# [Goal of the exercise]
A faithful copy of all the data is the goal; omit the pictures.

# [Given records]
##########
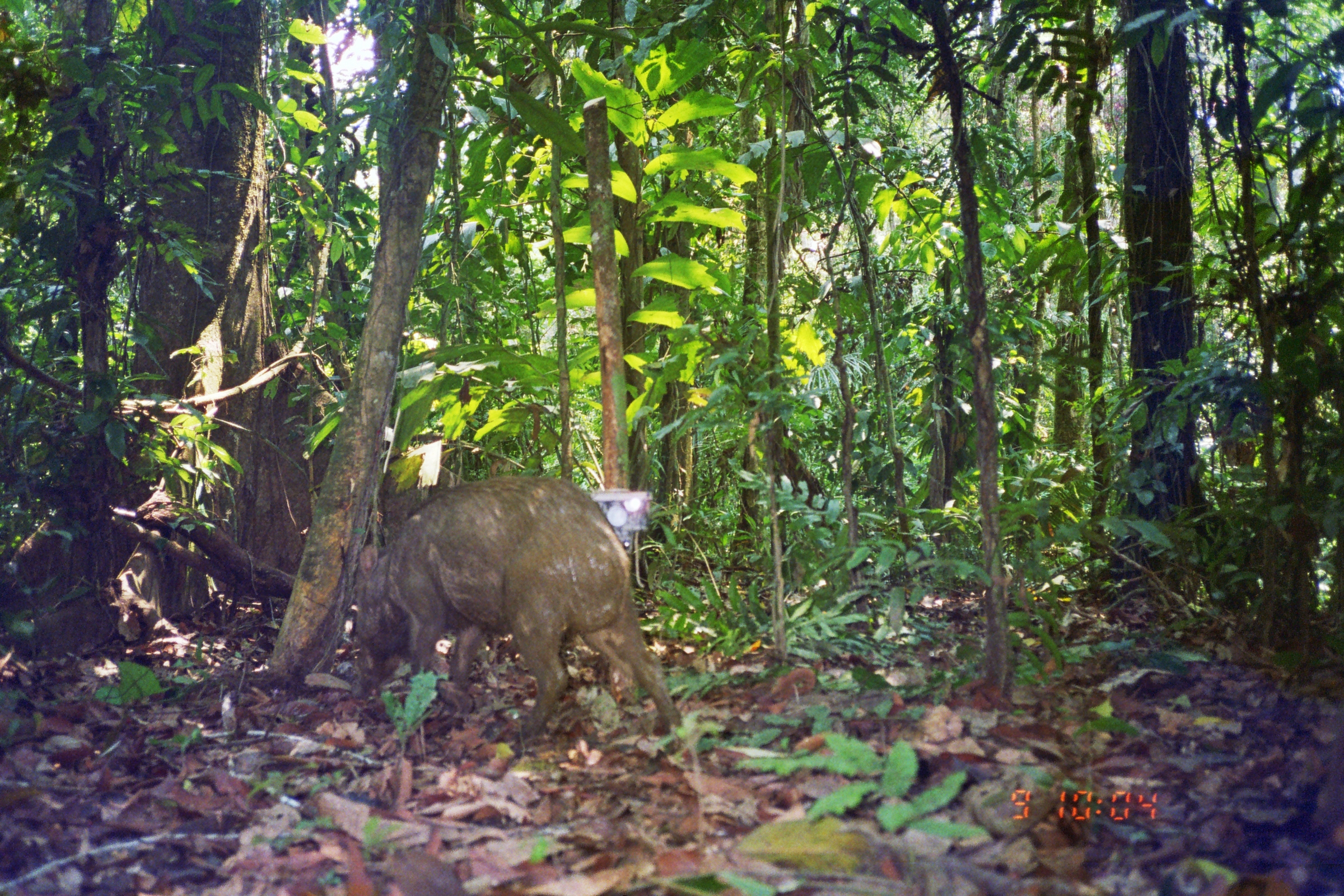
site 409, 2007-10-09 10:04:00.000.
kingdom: Animalia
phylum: Chordata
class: Mammalia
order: Artiodactyla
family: Tayassuidae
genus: Tayassu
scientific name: Tayassu pecari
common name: white-lipped peccary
Tayassu pecari (white-lipped peccary).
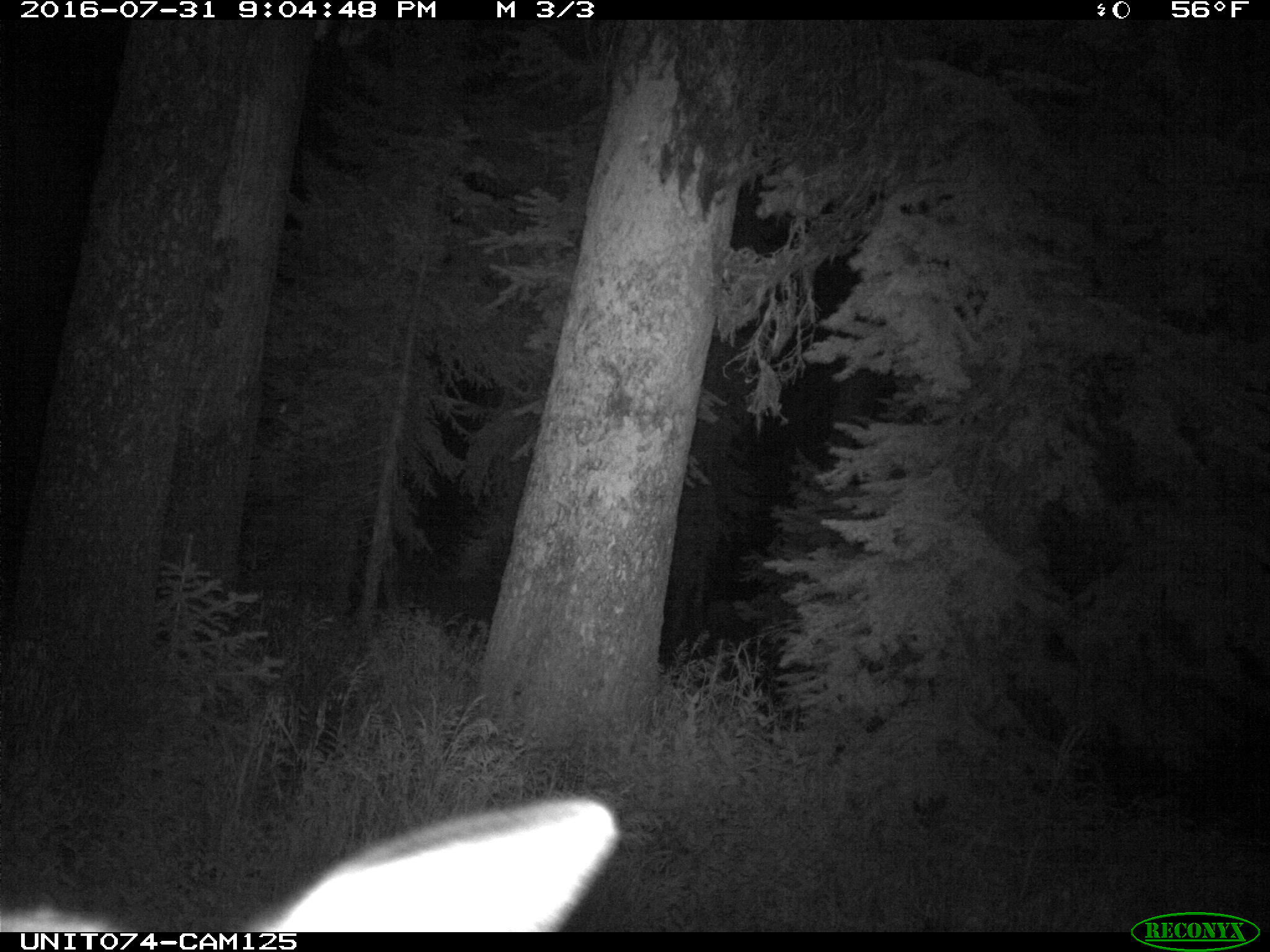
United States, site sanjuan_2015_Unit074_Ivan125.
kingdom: Animalia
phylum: Chordata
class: Mammalia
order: Artiodactyla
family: Cervidae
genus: Cervus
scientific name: Cervus elaphus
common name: red deer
Cervus elaphus (red deer).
##########
# [Reply to the task]
site 409, 2007-10-09 10:04:00.000.
kingdom: Animalia
phylum: Chordata
class: Mammalia
order: Artiodactyla
family: Tayassuidae
genus: Tayassu
scientific name: Tayassu pecari
common name: white-lipped peccary
Tayassu pecari (white-lipped peccary).
United States, site sanjuan_2015_Unit074_Ivan125.
kingdom: Animalia
phylum: Chordata
class: Mammalia
order: Artiodactyla
family: Cervidae
genus: Cervus
scientific name: Cervus elaphus
common name: red deer
Cervus elaphus (red deer).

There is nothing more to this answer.